International Astronomy and Astrophysics Research Journal

This study was carried out using Total Electron Content (TEC) data from Global Navigation satellite systems (GNSS) situated in the equatorial-low latitudes region to characterize the quiet-time equatorial ionization anomaly (EIA) over African sector during high solar activity year 2013. The day-to-day (TEC) and monthly (MTEC) variations generally exhibits minimum pre-sunrise (0400-0500 LT) hrs magnitudes that start rising gradually at sunrise (0600 LT) hrs to reach their peak around (1200-1700 LT) hrs respectively. The TEC generally exhibit random spread that is mild at the magnetic equator and intensified with increasing geomagnetic latitudes. MTEC magnitudes appear weak in summer months and increase through winter months with greater intensity in equinoctial months. At any particular month, the MTEC at the magnetic equator (BJCO) exhibit daytime flat surface in summer months and consistently maintained lower magnitudes relative to low-latitude stations considered in the study.
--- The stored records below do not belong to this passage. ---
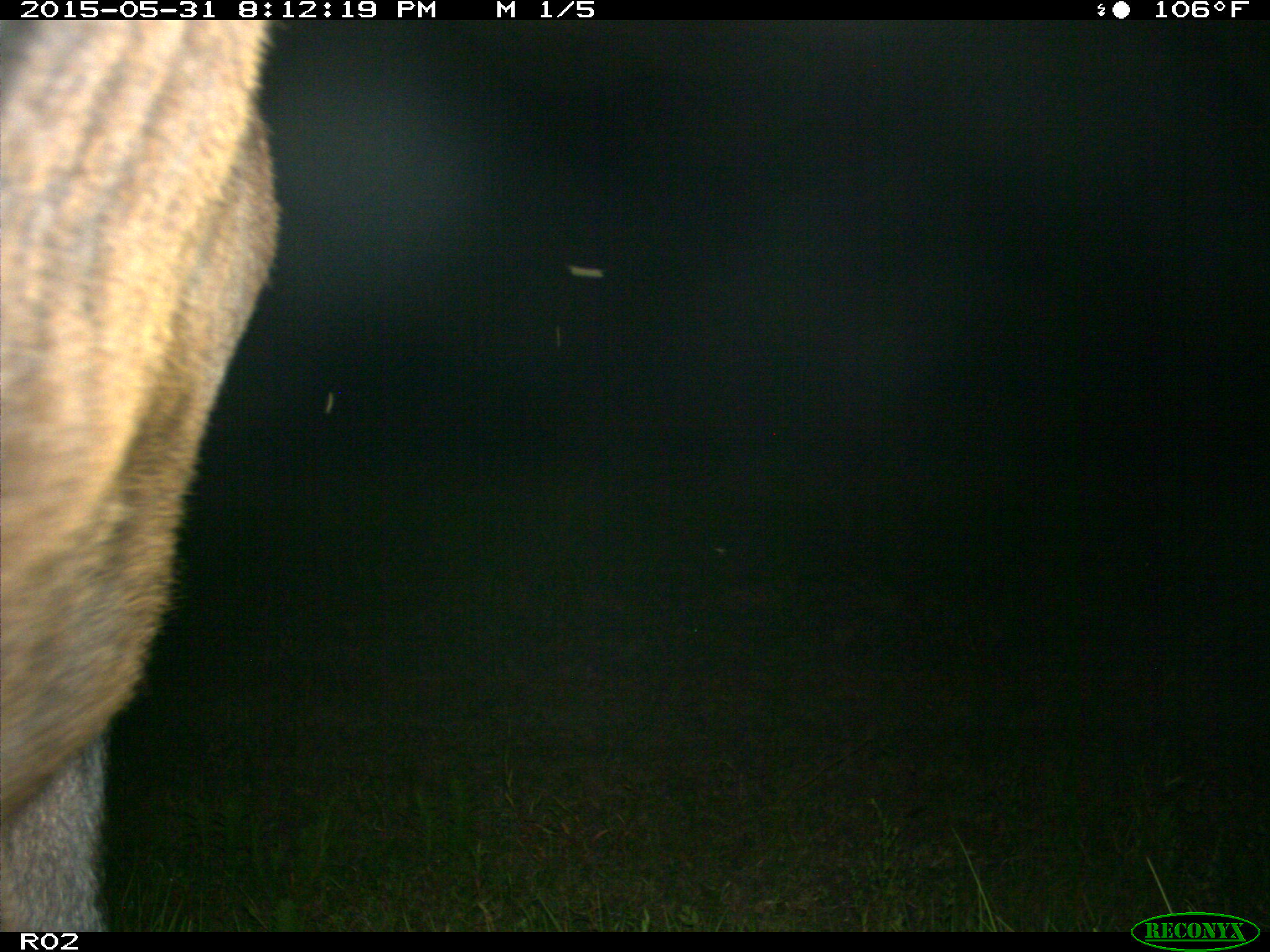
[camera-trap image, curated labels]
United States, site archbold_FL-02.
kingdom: Animalia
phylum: Chordata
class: Mammalia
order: Artiodactyla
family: Bovidae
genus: Bos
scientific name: Bos taurus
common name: domestic cow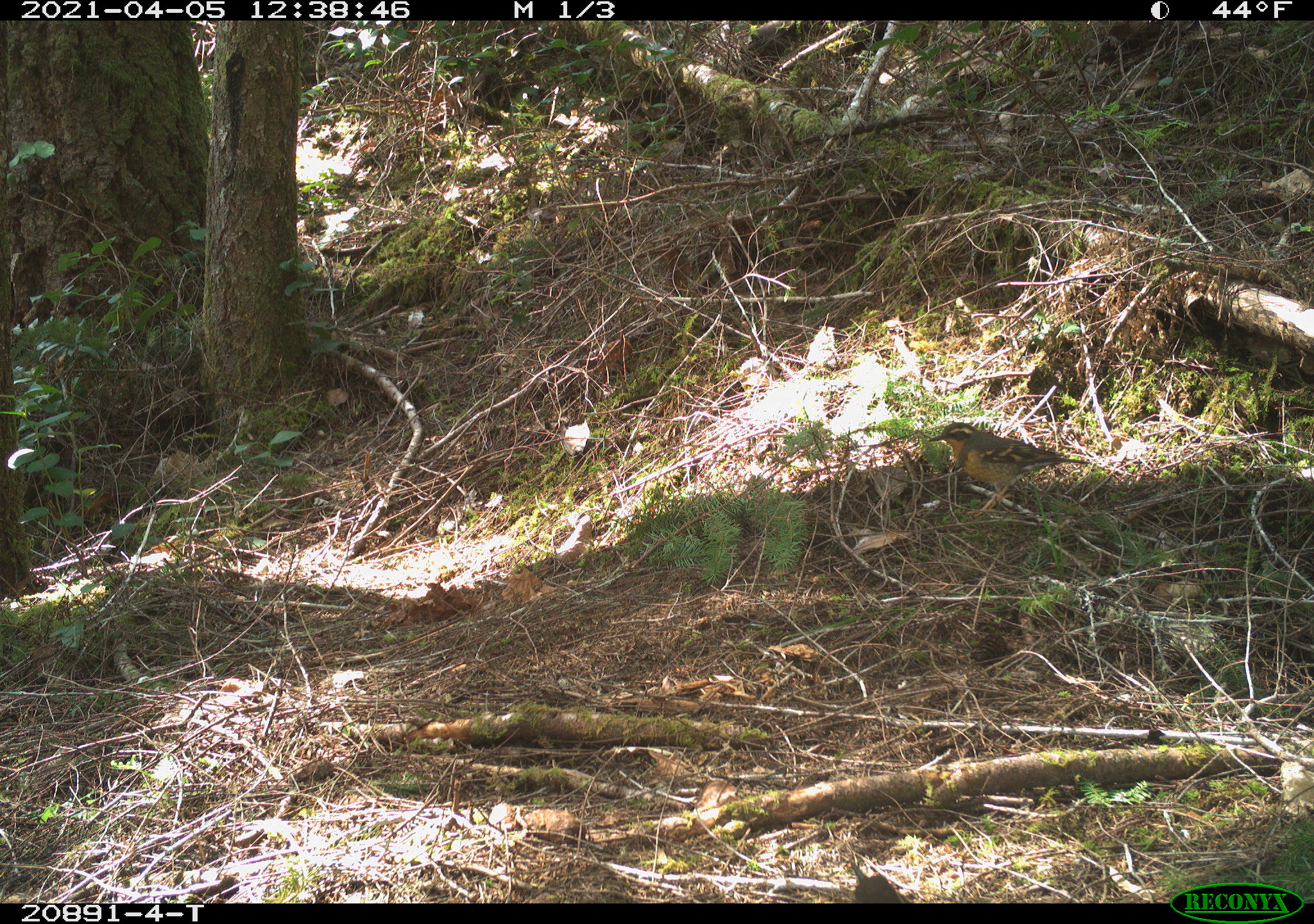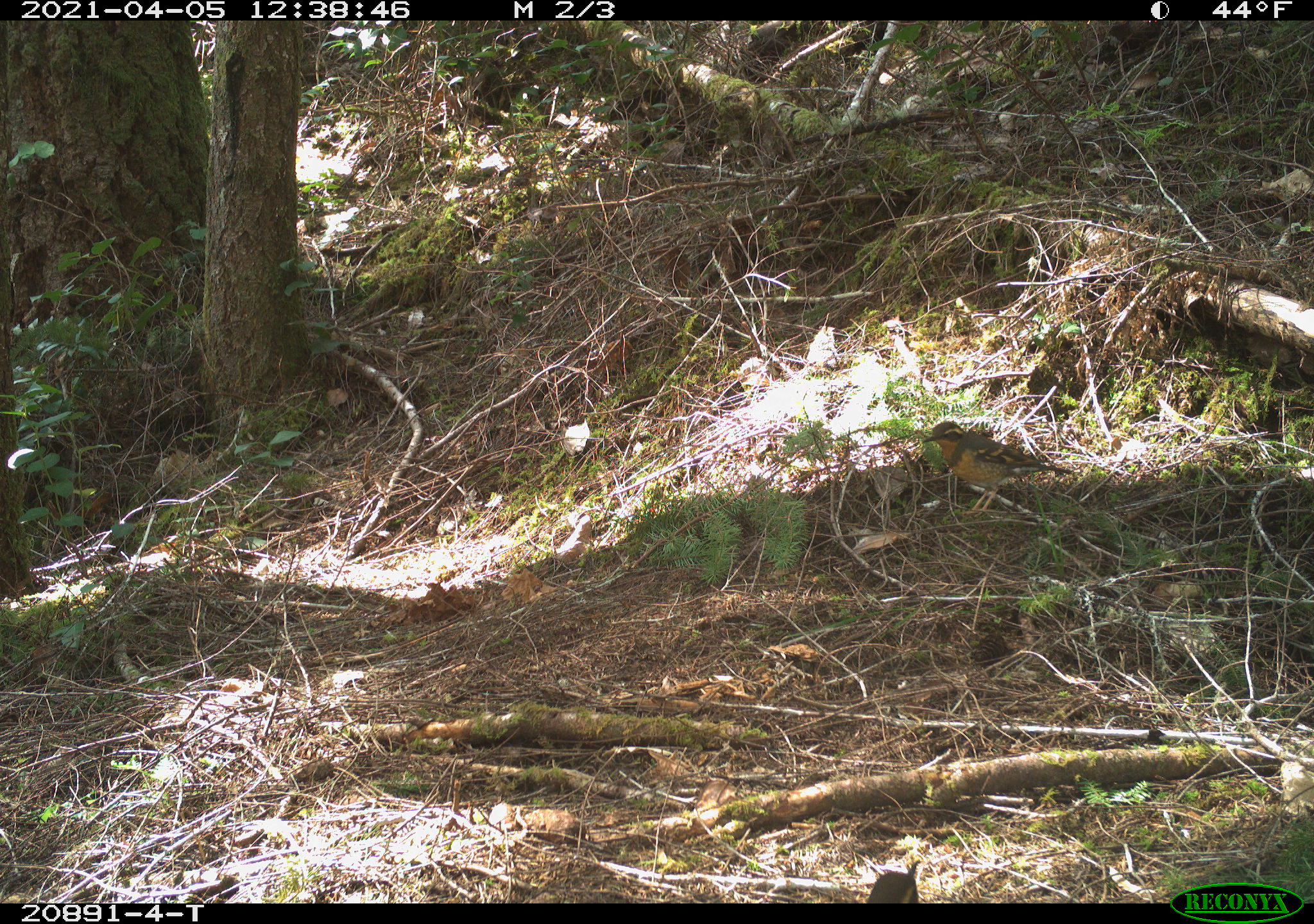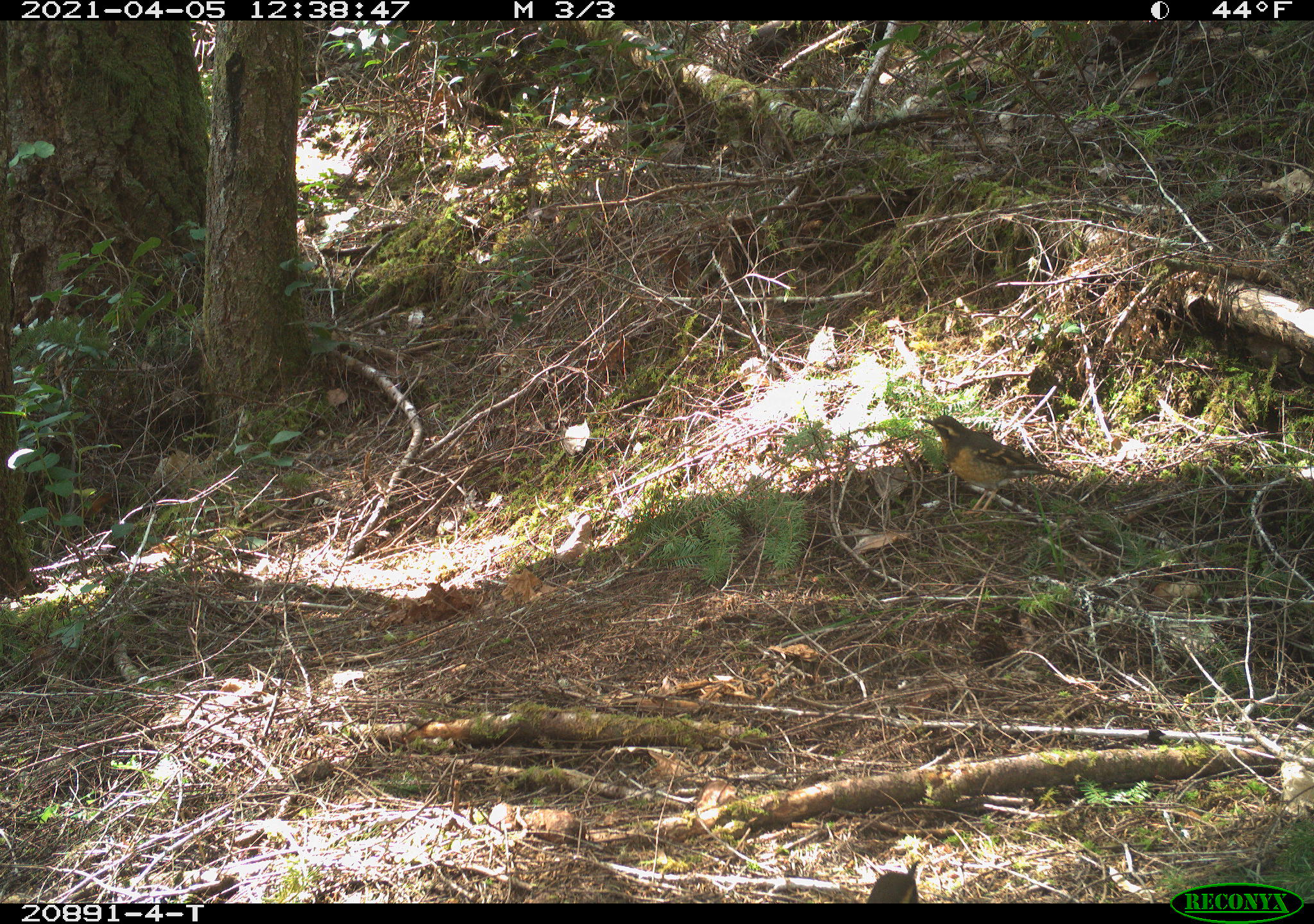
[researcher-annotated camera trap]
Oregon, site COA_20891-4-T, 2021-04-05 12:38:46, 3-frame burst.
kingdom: Animalia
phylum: Chordata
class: Aves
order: Passeriformes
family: Turdidae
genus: Ixoreus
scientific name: Ixoreus naevius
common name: varied thrush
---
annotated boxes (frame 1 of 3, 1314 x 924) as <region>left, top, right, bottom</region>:
varied thrush: <region>928, 417, 1094, 521</region>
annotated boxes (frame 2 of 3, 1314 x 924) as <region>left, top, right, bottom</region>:
varied thrush: <region>914, 417, 1079, 516</region>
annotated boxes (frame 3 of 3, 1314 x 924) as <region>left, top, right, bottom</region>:
varied thrush: <region>922, 407, 1071, 522</region>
The noontime bite-out peculiar to the equatorial region is not realistic at the magnetic equator (BJCO) of this study. This could be attributed to stronger daytime EXB drift associated to stronger fountain effect. Seasonal appearance of EIA crests were observed earlier in winter and at latter hours in summer solstice across all latitudes exception of MAL2. The results also reveal the presence of equinoctial asymmetry across the latitudes. The equinoxes had the highest TEC values and the least magnitudes in summer solstice across all the latitudes. The prevalent MTEC and seasonal nighttime TEC enhancements across all the latitudes is not realistic at the magnetic equator (BJCO) indication of possible interplay between pre-reversal enhancement of EXB drift and other mechanism. All other latitudinal characteristics of EIA in the African sector of this study are discussed in light of the potential source mechanisms and implications.